Overall Design

Layered

TPU-MLIR treats the compilation process of the network model in two layers.

Top Dialect

Chip-independent layer, including graph optimization, quantization and inference, etc.

Tpu Dialect

Chip-related layer, including weight reordering, operator slicing, address assignment, inference, etc.

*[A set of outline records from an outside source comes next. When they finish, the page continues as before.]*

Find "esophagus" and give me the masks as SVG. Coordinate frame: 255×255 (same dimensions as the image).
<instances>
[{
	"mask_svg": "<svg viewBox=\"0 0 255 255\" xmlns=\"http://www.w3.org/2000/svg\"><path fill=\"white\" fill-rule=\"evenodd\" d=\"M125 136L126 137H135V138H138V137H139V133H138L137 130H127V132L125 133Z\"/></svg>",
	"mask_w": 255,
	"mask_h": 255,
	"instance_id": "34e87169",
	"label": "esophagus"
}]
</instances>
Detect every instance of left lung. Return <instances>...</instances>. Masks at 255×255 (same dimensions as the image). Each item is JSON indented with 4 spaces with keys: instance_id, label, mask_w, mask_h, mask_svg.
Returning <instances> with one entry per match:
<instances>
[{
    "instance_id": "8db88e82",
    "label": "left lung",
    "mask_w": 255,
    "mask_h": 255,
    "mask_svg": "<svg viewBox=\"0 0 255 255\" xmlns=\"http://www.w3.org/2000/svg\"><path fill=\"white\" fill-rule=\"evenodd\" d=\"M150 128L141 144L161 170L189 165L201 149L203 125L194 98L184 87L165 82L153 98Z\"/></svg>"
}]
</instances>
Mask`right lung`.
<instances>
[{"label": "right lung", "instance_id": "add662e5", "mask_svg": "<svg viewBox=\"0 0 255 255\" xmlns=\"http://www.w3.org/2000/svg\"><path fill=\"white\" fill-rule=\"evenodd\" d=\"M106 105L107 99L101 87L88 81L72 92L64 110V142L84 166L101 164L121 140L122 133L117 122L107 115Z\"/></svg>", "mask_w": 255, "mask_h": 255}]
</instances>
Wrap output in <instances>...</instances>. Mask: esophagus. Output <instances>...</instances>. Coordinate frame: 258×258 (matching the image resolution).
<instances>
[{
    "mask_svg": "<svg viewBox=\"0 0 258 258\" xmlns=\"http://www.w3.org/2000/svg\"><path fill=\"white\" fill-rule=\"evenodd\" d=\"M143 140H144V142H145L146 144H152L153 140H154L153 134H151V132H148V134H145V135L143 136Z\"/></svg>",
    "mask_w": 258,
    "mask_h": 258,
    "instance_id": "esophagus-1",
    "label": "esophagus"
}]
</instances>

The overall flow is shown in the (TPU-MLIR overall process) diagram, where the model is gradually converted into final instructions by Passes. Here is a detailed description of what functions each Pass does in the Top layer and the Tpu layer. The following chapters will explain the key points of each Pass in detail.

Top Pass

Canonicalize

Graph optimization related to specific OP, such as merging relu into conv, shape merge, etc.

Calibration

According to the calibration table, insert min and max for each OP for subsequent quantization. Insert threshold for symmetric quantization.

Lowering

Lower the OP to the tpu layer according to the quantization type. Supported types are F32/F16/BF16/INT8 symmetric/INT8 asymmetric.

Tpu Pass

Canonicalize

Graph optimization related to specific OP, such as merging of consecutive Requants, etc.

WeightReorder

Reorder the weights of individual OP based on chip characteristics, such as filter and bias for convolution.

Subnet

Split the network into different subnets according to TPU/CPU, if all operators are TPU, there is only one subnet.

LayerGroup

Slice the network so that as many OPs as possible are computed consecutively in the local mem.

MemAssign

Assign addresses to the OPs that need global mem.

CodeGen

Use Builder module to generate the final model in flatbuffers format.